Studios open 10am–8pm

Siobhan Davies in Conversation, The Running Tongue
Sat 21 Nov 2015, 2–3pm

The Running Tongue is a film installation made by Siobhan Davies and film director David Hinton in collaboration with 22 dance artists.

The work takes as its starting point the image of a running woman. She travels through a familiar London cityscape of tube stations, housing estates, cafes and parks, but, as she runs, she undergoes many metamorphoses and witnesses a succession of curious scenes: coal rains down from the sky; shrouded figures wait at a railway station; a woman suddenly turns to dust; a sweet potato becomes an object of worship.  

The running woman is surrounded by talk, but the voices she hears speak only in proverbs, scraps of received wisdom which are lyrical and poetic, strange and comical, spiky and provocative. There is much that is dark and dangerous in her world, but whatever she sees and hears the woman runs on undaunted, through the changing seasons and the multi-faceted city.

Defying the usual conventions of cinematic form, the film is edited live in real time by a custom-programmed computer which makes its own decisions about how to order the narrative.
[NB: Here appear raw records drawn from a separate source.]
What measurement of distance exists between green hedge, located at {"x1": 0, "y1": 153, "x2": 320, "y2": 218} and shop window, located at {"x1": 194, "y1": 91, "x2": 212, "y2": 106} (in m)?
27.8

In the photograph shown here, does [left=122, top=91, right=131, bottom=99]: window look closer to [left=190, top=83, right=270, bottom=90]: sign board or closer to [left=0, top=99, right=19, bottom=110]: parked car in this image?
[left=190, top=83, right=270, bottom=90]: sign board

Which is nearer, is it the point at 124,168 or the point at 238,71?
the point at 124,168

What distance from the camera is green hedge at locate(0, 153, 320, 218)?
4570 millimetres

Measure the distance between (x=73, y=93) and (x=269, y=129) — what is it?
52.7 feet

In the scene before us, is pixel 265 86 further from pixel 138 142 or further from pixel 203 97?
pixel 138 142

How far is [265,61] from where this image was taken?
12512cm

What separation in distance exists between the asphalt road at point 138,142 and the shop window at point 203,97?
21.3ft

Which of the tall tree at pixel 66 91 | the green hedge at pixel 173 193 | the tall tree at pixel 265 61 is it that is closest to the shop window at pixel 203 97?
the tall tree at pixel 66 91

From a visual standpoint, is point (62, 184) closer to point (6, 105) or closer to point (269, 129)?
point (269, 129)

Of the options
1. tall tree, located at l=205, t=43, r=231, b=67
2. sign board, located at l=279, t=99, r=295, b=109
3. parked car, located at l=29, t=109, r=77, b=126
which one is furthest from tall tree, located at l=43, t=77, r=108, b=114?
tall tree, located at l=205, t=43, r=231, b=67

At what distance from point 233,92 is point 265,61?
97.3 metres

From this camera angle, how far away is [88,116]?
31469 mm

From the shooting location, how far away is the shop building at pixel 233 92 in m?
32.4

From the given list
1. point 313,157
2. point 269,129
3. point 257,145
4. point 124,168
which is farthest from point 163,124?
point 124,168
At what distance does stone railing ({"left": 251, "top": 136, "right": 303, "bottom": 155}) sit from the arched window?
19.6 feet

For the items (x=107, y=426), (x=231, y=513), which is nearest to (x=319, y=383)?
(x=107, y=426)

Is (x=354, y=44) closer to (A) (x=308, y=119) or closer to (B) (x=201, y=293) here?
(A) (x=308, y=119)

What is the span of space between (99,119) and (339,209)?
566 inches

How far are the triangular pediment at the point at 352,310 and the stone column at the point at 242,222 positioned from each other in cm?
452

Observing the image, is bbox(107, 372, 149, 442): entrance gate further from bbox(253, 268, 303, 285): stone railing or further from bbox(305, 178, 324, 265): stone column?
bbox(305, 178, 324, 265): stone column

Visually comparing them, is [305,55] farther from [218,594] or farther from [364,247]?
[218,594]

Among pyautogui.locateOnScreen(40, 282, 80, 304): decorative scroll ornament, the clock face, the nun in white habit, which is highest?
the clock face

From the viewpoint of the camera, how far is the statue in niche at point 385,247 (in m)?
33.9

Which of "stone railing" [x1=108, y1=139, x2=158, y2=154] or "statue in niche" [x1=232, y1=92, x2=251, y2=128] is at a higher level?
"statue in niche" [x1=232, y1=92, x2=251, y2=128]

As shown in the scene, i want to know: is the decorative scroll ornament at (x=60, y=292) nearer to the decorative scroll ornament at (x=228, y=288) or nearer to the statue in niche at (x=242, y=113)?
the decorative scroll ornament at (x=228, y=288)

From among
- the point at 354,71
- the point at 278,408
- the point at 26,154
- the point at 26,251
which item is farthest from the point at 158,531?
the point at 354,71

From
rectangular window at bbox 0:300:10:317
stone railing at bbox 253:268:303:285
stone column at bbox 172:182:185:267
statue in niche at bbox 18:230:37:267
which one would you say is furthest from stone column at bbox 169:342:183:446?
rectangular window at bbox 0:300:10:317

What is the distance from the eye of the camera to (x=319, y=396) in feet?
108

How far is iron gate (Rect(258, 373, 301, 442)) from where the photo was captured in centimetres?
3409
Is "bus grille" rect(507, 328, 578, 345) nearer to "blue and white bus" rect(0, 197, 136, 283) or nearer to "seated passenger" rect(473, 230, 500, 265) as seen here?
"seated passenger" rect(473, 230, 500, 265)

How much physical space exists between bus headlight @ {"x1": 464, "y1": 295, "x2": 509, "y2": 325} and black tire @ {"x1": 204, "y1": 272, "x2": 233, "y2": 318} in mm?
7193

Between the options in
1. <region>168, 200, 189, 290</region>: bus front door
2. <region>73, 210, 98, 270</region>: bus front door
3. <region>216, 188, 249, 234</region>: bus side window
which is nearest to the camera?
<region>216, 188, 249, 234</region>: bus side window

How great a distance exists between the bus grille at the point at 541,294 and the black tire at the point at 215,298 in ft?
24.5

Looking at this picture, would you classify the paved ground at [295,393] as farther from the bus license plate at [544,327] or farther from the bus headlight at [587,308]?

This means that the work can run forever and never quite play the same way twice. The changing order of events and different juxtapositions of sound and picture continuously offer up new ways to read the images and stories. 

Each of the scenes - or visions – from which the film is constructed is a complex and choreographed collage within which gestures are dissected and poses become eloquent. Stillness prevails and movement becomes a luxury, so that very small actions acquire great weight and significance. 

Davies and Hinton wanted to create a work for the screen in which dance artists were given control over the images they created, and at times, appear in. Each contributing artist was invited to design their own visions, and then encouraged to make the kind of "dream dances" which would not be possible in the world of live theatre. Here, in the domain of images, a dancer can fly, become the size of an insect or be in three different places at once.